[LIST OF TASKS]
(a) Reproduce everything in the build-to-suit lease passage from "Aligning with these" down to "in the lease.".
(b) Answer these from the build-to-suit lease passage:
(i) Which Wisconsin decision did the Prieb panel discuss?
(ii) Which properties require a longer leasing period to find a suitable tenant?
(iii) What do the appraisals say a build-to-suit lease really is?

[PASSAGE SHOWN]
------

Aligning with these secondary sources, the Prieb panel discussed the Wisconsin
decision, Walgreen Co. v. City of Madison, 311 Wis. 2d 158, 752 N.W.2d 687 (2008),
that held a fee simple interest in a property subject to a build-to-suit lease must be valued
based on market rents rather than an above-market contract rent specified in the lease.
That Wisconsin court explained,
"'[F]reestanding drug stores are typically developed on a build-to-suit basis between a
developer, acting as the landlord, and the planned tenant. In these instances, the
developer is responsible to construct the premises to the specifications provided by the
25
tenant. Construction costs often include a higher than average entrepreneurial profit to
guarantee against cost overruns and time delays. Subsequently, the rental rate is an
amortization over the lease term of the expenses incurred to construct the tenant-specific
improvement.
"'These long-term build-to-suit leases typically do not allocate any marketing or
leasing expenses. Also, vacancy rates are likely understated because these single-tenant
properties require a longer leasing period to find a suitable tenant . . . . By factoring in
these associated costs the resulting rate is most often well above the open market rate
commanded by other similar retail properties in the same area.'
"The appraisals conclude: 'Similar to a sale-leaseback transaction, a build-to-suit
lease is really a financing tool used by companies to keep capital available for other core
business purposes. As such, we will estimate a market rent for the subject building rather
than rely on the current contract rent.'" Walgreen, 311 Wis. 2d at 189-90." Prieb, 47 Kan.
App. 2d at 134-35.
Finally, the Prieb panel reasoned,
"with a very few exceptions, it is generally recognized that build-to-suit lease rental rates
are not reflective of market conditions. See, e.g., Grant County Assessor v. Kerasotes,
955 N.E.2d 876 (Ind. Tax Ct. 2011); Federated Retail Holdings, Inc. v. County of
Ramsey, Nos. 62-CV-08-5061, CO-07-4069, 2011 WL 3821296 (Minn. Tax Ct. 2011)

------

[DATASET CONTENT]
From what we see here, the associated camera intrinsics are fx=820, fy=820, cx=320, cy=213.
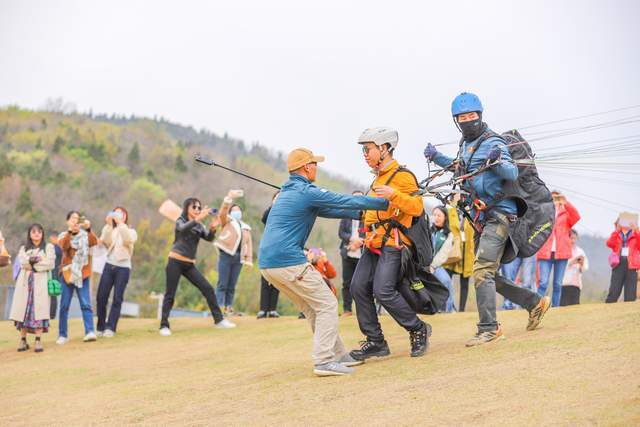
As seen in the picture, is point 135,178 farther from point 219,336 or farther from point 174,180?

------

[ANSWERS]
(a)
Aligning with these secondary sources, the Prieb panel discussed the Wisconsin
decision, Walgreen Co. v. City of Madison, 311 Wis. 2d 158, 752 N.W.2d 687 (2008),
that held a fee simple interest in a property subject to a build-to-suit lease must be valued
based on market rents rather than an above-market contract rent specified in the lease.

(b)
(i) Walgreen Co. v. City of Madison
(ii) Single-tenant properties
(iii) A financing tool that companies use to keep capital available for other core business purposes